Так вот о чём так горюет казаковский герой в конце рассказа (“Такое отчаяние охватило меня, такое горе!”). Мало того, что он чувствует – начинается отпадение сына, его отдельное существование; вместе с этой неразрывностью всё более теряется и мистическая связь отца с миром, осуществимая лишь переживанием детского наития. Но через отцовское горе мы можем теперь объяснить и решающий смысл детских загадочных слёз. Рассказчик вспоминает слова своей матери: “Когда младенцы так улыбаются, это, значит, их ангелы забавляют”. Прямая, а не метафорическая связь с небом – это в раннем детстве дано человеку (“счастливое, ослепительное время”), а при взрослении будет отнято у него (“покроется мглой небытия”). Платоническая и христианская мистика освещает лицо младенца в казаковском рассказе:

…Ты мудрее меня, что ты знаешь нечто такое, что и я знал когда-то, а теперь забыл, забыл… <…> всё-то на свете сотворено затем только, чтобы на него взглянули глаза ребёнка! <…> царствие божие принадлежит тебе!
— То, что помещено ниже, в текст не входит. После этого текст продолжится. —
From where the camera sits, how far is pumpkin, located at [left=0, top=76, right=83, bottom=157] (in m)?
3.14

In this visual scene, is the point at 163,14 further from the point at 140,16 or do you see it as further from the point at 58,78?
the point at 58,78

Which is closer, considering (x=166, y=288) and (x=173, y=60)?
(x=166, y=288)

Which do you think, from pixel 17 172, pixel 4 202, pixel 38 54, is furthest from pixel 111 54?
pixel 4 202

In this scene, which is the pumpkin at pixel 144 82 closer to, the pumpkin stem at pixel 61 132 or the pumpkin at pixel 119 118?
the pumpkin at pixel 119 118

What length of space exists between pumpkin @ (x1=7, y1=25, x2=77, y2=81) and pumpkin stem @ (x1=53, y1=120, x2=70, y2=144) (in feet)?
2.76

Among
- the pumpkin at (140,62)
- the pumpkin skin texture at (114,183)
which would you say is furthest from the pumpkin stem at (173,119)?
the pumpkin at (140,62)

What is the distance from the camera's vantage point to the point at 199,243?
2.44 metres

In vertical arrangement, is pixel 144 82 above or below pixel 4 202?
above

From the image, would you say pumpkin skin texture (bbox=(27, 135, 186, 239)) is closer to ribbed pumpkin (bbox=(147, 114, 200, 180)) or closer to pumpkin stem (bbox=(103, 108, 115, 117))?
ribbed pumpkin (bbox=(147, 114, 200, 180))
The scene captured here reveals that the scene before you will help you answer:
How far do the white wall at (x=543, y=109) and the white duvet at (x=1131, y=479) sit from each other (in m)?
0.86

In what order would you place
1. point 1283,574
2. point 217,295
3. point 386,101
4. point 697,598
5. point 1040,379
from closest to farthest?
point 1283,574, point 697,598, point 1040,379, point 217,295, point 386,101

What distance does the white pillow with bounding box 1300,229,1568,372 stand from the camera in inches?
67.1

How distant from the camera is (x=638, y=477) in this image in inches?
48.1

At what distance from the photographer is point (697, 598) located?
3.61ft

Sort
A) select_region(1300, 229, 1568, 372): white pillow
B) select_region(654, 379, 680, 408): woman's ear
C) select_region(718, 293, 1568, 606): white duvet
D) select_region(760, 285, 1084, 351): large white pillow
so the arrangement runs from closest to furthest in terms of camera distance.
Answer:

Однако затем этот свет меркнет, и единственное утешение человека, забывшего о своём исходном союзе с небом, – это надежда, тоже подсвеченная платонизмом: “…Души наши когда-нибудь опять сольются, чтобы уже никогда не разлучаться. Да! Но где, когда это будет?”

Значит, не только обречённость Мити оплакивает “мудрый” младенец, но и самого себя – своё отделение от божественной первоосновы, своё расставание с ангелом.